WHAT YOU SHOULD DO
Scan the entries below. Report each line where the string "Science" occurs.

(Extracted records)
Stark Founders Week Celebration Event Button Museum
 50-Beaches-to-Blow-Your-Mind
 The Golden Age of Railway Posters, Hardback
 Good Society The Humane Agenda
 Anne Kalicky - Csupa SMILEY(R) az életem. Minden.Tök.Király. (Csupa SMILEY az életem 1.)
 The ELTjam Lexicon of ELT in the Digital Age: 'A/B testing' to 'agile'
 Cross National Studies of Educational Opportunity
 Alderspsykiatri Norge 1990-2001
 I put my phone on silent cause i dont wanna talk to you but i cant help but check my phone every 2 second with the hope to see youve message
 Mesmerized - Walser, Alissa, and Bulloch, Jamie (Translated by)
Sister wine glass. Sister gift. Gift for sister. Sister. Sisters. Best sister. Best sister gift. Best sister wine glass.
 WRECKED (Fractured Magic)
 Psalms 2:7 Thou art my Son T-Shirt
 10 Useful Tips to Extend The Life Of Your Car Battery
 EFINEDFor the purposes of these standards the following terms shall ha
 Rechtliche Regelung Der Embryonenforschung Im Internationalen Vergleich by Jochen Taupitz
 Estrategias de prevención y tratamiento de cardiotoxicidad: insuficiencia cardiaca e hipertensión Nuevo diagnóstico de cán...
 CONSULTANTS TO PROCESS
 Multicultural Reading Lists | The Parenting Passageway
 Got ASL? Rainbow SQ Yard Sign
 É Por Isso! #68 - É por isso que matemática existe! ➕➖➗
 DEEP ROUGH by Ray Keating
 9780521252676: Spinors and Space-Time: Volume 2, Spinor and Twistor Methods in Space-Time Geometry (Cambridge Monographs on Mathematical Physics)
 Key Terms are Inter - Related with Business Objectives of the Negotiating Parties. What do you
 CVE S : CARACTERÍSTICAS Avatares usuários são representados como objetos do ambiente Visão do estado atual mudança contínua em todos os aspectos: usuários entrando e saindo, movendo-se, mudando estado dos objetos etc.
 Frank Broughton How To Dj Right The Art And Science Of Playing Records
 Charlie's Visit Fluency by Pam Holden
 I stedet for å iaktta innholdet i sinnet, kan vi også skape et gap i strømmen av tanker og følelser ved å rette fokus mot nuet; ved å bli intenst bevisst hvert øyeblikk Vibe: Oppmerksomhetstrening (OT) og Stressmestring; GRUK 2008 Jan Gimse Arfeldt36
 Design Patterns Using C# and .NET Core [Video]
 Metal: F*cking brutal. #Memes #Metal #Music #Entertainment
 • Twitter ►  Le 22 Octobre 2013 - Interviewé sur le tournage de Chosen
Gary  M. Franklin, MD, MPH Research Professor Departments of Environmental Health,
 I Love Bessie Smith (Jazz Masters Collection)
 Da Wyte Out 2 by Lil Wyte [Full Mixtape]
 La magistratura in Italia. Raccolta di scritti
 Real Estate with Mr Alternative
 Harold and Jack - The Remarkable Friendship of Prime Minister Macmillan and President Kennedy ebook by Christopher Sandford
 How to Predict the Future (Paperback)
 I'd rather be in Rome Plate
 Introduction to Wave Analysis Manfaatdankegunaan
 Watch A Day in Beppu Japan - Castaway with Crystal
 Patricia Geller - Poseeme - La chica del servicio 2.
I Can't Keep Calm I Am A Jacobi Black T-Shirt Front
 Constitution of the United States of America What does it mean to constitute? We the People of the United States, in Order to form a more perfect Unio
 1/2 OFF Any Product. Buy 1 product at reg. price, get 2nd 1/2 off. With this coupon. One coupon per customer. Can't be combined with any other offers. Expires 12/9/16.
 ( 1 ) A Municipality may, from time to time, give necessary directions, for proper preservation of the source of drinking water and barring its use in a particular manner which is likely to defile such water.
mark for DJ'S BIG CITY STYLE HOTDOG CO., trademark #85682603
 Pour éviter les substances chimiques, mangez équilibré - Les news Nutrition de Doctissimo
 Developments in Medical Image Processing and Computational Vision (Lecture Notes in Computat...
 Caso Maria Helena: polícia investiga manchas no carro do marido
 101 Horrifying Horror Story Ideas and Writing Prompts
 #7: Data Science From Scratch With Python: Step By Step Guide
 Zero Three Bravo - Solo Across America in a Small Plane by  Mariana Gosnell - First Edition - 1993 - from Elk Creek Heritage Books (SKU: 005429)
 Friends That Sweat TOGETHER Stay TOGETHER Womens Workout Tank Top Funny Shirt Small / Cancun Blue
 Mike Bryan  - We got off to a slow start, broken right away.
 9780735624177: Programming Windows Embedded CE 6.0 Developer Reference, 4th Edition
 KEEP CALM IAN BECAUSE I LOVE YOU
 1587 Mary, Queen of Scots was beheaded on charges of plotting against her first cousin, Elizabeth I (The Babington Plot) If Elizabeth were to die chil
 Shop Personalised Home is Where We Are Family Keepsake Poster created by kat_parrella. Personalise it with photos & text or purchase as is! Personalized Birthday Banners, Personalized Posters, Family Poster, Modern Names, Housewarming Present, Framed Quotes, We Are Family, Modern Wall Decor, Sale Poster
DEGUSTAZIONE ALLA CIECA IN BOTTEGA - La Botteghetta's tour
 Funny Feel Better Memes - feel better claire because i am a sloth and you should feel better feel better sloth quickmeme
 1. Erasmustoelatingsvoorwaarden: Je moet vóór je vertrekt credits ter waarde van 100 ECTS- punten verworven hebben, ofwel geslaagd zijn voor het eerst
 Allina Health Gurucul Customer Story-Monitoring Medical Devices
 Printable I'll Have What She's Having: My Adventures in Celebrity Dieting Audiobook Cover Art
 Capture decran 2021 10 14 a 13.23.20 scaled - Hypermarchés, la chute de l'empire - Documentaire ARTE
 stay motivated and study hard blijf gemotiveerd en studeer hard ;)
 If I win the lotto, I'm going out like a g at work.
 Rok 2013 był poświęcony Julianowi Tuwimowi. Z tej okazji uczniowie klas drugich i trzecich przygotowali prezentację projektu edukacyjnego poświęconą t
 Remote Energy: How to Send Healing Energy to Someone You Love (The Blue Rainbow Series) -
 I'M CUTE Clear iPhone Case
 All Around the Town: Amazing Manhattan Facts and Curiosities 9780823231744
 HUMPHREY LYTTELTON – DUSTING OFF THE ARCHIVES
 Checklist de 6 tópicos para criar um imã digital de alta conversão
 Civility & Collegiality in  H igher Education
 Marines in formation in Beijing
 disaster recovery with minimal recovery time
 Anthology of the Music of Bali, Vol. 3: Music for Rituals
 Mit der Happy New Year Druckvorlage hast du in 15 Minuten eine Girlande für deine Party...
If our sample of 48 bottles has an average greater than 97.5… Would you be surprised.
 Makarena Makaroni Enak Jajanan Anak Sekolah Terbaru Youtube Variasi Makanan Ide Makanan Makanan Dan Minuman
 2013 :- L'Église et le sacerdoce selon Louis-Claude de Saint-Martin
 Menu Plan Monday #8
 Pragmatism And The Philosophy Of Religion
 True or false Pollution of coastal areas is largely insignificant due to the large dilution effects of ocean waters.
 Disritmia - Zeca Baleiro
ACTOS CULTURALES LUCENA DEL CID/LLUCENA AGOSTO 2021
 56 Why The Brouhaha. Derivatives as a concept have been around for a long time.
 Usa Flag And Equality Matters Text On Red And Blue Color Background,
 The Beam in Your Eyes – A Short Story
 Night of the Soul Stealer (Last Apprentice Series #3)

EXERCISE SOLUTION
 Frank Broughton How To Dj Right The Art And Science Of Playing Records
 #7: Data Science From Scratch With Python: Step By Step Guide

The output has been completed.